Non vi nascondo dunque la mia paura nell’approcciarmi a questo Where The Action Is, nuovo lavoro del musicista di Edimburgo e della sua band (Paul Brown, organo e tastiere varie, Steve Wickham, violino elettrico, Aongus Ralston, basso, Ralph Salmins, batteria): ebbene, devo riconoscere con un sospiro di sollievo che il disco si lascia ascoltare senza grossi problemi, non è un capolavoro e forse neppure un grande album ma non raggiunge neppure i livelli di nefandezza musicale di Out Of All This Blue (tranne che in un caso che vedremo a breve), e forse si colloca anche un gradino più su di Modern Blues. Le sonorità sono sempre moderne e Scott non rinuncia all’uso dell’elettronica (il nome dei due produttori, Puck Fingers e Brother Paul, è tutto un programma), ma stavolta Mike è più equilibrato, non si è dimenticato a casa le canzoni e la stessa band è abbastanza in palla; il suono è a metà tra rock e pop, il folk ormai è quasi un ricordo, ma la mia paura era che l’hip-hop prendesse un’altra volta il sopravvento. E poi, come se niente fosse, giusto alla fine del disco Scott piazza la classica zampata da fuoriclasse, un brano da cinque stelle che rivaluta da solo tutto il CD. L’album parte fortissimo con la title track, un riff di chitarra aggressivo ed un suono potente, molto rock, con la sezione ritmica che pesta di brutto e Mike che canta in maniera grintosa (e non mancano dei piacevoli fills di organo): una rock song tonica e vigorosa, non il suono che ci si può aspettare ma comunque un pezzo trascinante.

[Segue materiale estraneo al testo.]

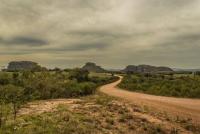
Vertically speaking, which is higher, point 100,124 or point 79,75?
point 79,75

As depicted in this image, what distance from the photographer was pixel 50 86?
47562mm

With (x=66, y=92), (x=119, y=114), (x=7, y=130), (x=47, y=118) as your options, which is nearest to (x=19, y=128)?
(x=7, y=130)

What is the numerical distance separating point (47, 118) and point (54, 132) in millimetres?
4654

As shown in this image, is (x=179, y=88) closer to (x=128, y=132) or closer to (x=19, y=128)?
(x=128, y=132)

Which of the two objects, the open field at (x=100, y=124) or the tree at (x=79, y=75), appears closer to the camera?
the open field at (x=100, y=124)

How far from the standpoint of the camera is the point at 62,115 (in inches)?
971

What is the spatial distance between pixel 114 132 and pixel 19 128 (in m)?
5.34

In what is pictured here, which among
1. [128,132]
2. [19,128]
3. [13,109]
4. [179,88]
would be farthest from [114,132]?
[179,88]

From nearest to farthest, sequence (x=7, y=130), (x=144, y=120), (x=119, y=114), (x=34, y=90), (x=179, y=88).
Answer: (x=7, y=130), (x=144, y=120), (x=119, y=114), (x=34, y=90), (x=179, y=88)

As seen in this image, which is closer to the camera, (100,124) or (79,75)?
(100,124)

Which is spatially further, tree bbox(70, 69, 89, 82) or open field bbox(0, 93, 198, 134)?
tree bbox(70, 69, 89, 82)

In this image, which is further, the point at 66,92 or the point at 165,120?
the point at 66,92

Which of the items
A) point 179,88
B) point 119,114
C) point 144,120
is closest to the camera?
point 144,120

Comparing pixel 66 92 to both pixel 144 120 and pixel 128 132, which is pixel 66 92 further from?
pixel 128 132
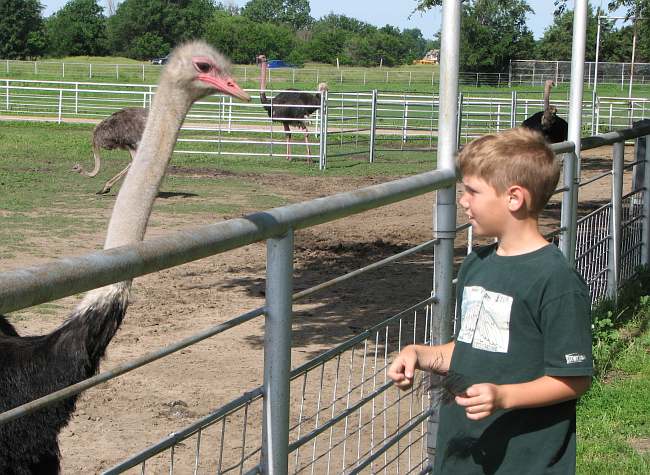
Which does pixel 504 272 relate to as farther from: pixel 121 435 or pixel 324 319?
pixel 324 319

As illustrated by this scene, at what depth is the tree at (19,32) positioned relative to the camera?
6431 cm

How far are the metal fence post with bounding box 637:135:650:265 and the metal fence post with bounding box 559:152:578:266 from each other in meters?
2.19

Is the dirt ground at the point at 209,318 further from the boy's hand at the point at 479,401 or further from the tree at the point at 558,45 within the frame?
the tree at the point at 558,45

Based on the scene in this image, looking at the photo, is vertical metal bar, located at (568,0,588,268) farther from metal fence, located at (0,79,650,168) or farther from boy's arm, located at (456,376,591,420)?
metal fence, located at (0,79,650,168)

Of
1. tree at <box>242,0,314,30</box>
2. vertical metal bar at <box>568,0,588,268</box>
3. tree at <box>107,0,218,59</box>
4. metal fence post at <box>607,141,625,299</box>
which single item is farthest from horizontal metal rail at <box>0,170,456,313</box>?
tree at <box>242,0,314,30</box>

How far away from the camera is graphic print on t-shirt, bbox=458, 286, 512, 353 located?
2348 millimetres

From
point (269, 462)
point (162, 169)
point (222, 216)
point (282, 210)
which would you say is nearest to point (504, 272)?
point (282, 210)

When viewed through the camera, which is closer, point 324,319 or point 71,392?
point 71,392

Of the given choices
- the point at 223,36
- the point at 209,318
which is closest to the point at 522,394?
the point at 209,318

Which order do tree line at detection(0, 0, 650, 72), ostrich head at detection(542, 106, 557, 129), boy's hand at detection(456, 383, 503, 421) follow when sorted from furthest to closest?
tree line at detection(0, 0, 650, 72)
ostrich head at detection(542, 106, 557, 129)
boy's hand at detection(456, 383, 503, 421)

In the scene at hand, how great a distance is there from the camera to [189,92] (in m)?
4.39

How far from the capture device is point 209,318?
7.21 meters

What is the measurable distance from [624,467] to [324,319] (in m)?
3.20

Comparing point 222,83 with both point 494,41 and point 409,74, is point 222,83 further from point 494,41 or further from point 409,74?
point 494,41
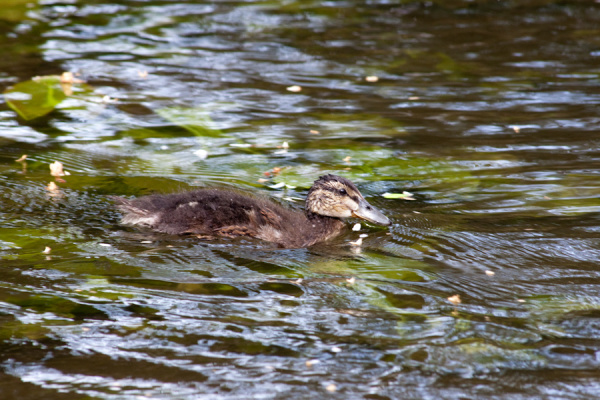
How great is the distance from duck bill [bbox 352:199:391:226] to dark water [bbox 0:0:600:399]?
0.60ft

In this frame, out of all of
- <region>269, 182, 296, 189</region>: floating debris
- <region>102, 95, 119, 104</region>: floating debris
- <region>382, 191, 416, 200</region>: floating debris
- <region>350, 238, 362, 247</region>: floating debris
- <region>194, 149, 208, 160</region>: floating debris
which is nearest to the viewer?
<region>350, 238, 362, 247</region>: floating debris

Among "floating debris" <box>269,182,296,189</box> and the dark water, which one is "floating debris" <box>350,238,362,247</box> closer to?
the dark water

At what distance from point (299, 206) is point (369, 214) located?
841 mm

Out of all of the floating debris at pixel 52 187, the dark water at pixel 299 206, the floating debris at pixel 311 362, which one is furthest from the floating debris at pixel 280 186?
the floating debris at pixel 311 362

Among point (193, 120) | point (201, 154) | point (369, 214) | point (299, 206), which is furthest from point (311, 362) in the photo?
point (193, 120)

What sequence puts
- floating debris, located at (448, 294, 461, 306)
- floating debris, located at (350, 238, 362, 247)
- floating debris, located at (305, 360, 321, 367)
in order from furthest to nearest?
floating debris, located at (350, 238, 362, 247), floating debris, located at (448, 294, 461, 306), floating debris, located at (305, 360, 321, 367)

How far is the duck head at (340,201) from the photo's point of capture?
244 inches

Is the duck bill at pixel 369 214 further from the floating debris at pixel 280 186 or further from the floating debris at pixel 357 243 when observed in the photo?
the floating debris at pixel 280 186

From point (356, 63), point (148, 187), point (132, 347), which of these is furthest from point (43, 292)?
point (356, 63)

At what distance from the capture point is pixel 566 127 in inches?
340

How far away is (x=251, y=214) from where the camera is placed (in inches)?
235

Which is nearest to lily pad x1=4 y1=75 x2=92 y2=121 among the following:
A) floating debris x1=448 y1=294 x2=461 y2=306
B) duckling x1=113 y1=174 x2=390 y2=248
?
duckling x1=113 y1=174 x2=390 y2=248

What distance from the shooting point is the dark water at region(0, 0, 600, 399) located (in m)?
4.24

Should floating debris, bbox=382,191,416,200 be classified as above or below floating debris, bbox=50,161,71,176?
below
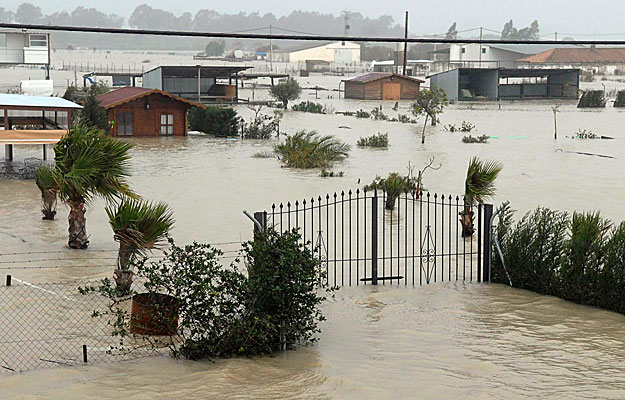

Ancora chitarre in tiro per London Mick, una rock’n’roll song pimpante e diretta tra Stones e Clash (e d’altronde il brano parla di Mick Jones), sicuramente coinvolgente; Out Of All This Blue (canzone che ha il titolo dell’album precedente) è invece un gradevolissimo errebi-pop dalla melodia decisamente accattivante e di derivazione folk, un brano intrigante con i fiati che fanno pensare a Van Morrison anche se l’arrangiamento è moderno. Quando ho sentito per la prima volta Right Side Of Heartbreak (Wrong Side Of Love), il primo singolo uscito già da diverse settimane, non mi sono per nulla impressionato in quanto trovavo questo funky dal ritmo sostenuto piuttosto banale e privo di una vera melodia, ma già il secondo ascolto ha migliorato un po’ le cose, anche se siamo ben lontani dall’eccellenza. Per contro In My Time On Earth è una bellissima ed intensa slow ballad ad ampio respiro, un genere in cui Scott e compagni sono maestri; Ladbroke Grove Symphony torna al rock, un pezzo caratterizzato da una ritmica pressante ma con un arrangiamento rilassato, tutto basato su piano, chitarre ed un motivo coinvolgente, mentre Take Me There I Will Follow You segna il temuto ritorno alle atmosfere funky-pop-rap-hip-hop, canzone fastidiosa ed irritante.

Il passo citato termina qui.